On June 17, 2013, the Supreme Court agreed to hear Township of Mount Holly v. Mount Holly Gardens Citizens in Action, a case that could drastically change the legal landscape regarding “disparate impact” liability under the Fair Housing Act (FHA) and, by analogy, the federal Equal Credit Opportunity Act (ECOA). The threshold issue on appeal is whether plaintiffs may use disparate impact to allege a violation under the FHA rather than proving liability by demonstrating an actual intent to discriminate, also known as “disparate treatment.” The “disparate impact” theory allows liability to be imposed even where there was no intent to discriminate, but where practices had a discriminatory effect. In the underlying appeal, the Third Circuit agreed with plaintiffs that disparate impact claims are cognizable under the FHA, but now the Supreme Court will review that ruling in what will likely be one of the more anticipated decisions of the Court’s 2013-2014 term.

In 2005, the Supreme Court suggested that the “disparate impact” theory would be available only where the applicable statute contained “effects” language of a type that exists in Title VII of the Civil Rights Act of 1964, but that does not exist within the FHA and ECOA.   In Smith v. City of Jackson, 544 U.S. 228, 125 S.Ct. 1536 (2005), the Supreme Court determined that disparate impact was available under the Age Discrimination in Employment Act precisely because it contained the effects language.  Courts traditionally have followed the guidance of cases brought under Title VII when considering claims under the FHA and ECOA.  But, because the statutory language between Title VII and the FHA and ECOA are not identical—that is, the FHA and ECOA do not include the very language that allowed the City of Jackson court to extend disparate impact to the ADEA—past reliance on Title VII cases may have been misplaced.

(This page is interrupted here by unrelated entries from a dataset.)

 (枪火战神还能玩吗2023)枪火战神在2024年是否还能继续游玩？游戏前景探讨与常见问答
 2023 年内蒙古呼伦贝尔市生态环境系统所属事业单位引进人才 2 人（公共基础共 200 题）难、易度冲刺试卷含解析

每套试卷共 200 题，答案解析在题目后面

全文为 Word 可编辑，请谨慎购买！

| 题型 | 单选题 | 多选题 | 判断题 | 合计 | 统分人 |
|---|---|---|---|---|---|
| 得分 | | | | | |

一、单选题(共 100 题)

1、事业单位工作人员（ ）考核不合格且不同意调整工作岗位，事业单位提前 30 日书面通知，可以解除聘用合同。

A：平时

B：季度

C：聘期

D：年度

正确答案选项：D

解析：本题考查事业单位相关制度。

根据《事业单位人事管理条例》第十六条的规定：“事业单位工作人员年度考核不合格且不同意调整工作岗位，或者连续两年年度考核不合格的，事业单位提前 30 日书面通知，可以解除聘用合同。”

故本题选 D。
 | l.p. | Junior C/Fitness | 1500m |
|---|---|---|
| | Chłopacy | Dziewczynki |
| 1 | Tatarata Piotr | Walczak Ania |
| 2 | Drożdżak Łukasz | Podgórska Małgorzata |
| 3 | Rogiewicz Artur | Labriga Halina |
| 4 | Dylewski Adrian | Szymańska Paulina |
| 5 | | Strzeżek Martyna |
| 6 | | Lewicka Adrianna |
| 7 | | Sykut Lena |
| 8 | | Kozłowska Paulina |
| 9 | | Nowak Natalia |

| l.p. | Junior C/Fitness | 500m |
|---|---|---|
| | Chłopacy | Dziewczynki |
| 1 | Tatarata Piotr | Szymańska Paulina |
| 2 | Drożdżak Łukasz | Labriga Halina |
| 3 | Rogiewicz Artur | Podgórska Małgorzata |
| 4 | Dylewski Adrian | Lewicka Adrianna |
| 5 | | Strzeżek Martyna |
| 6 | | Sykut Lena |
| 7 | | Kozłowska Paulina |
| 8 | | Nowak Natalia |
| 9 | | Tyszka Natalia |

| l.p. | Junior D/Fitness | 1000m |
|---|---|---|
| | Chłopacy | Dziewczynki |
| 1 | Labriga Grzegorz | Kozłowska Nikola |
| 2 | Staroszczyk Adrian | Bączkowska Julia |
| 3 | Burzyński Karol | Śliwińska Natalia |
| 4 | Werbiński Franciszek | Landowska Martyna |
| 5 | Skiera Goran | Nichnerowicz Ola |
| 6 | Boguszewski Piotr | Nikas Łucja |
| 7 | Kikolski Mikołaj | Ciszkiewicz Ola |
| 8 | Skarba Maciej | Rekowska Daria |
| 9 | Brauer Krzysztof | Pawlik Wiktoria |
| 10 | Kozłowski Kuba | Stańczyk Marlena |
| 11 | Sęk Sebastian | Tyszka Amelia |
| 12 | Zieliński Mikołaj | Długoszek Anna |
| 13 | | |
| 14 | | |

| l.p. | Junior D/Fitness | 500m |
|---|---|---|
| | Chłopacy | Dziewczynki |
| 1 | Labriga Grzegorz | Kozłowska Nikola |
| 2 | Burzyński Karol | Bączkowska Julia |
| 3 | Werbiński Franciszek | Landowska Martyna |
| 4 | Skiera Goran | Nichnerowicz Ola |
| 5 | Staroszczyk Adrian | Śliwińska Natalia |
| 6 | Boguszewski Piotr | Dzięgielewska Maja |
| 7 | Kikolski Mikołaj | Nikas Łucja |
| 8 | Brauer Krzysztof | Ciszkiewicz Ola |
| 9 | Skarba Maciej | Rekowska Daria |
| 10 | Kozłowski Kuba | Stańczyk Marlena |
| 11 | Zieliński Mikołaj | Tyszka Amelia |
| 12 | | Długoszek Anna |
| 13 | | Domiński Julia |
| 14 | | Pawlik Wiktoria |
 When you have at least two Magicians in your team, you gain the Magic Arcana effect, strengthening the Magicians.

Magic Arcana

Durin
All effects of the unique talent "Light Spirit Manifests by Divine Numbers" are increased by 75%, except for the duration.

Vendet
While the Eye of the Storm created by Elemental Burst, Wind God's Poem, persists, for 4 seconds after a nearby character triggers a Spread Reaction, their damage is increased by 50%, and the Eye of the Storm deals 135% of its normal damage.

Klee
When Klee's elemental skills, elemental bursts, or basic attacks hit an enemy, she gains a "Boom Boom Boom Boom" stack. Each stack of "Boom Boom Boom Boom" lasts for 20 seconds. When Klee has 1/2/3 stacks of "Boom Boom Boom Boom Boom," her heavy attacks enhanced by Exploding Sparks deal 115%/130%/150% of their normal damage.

In Mount Holly, plaintiffs are disputing a demolition and redevelopment of a predominantly minority neighborhood.  The Township of Mount Holly contends that the plaintiffs may not use “disparate impact” to establish liability because the statutory language under the FHA does not provide for such liability.  If the Supreme Court accepts the argument, plaintiffs would have to show an actual intent to discriminate to prove liability rather than focusing on the effects of certain practices.  Oral arguments will take place in the fall.  In Magner v. Gallagher, the Court agreed to hear the same core question, but petitioner, the City of St. Paul, surprisingly withdrew the suit two weeks before oral argument.  A Congressional committee report concludes that the Justice Department concocted a behind-the-scenes deal with the City of St. Paul, dropping potential False Claims Act charges against the city in an unrelated matter, in order to prevent a likely adverse ruling.  If true, the question now is whether the Justice Department will choose this path again.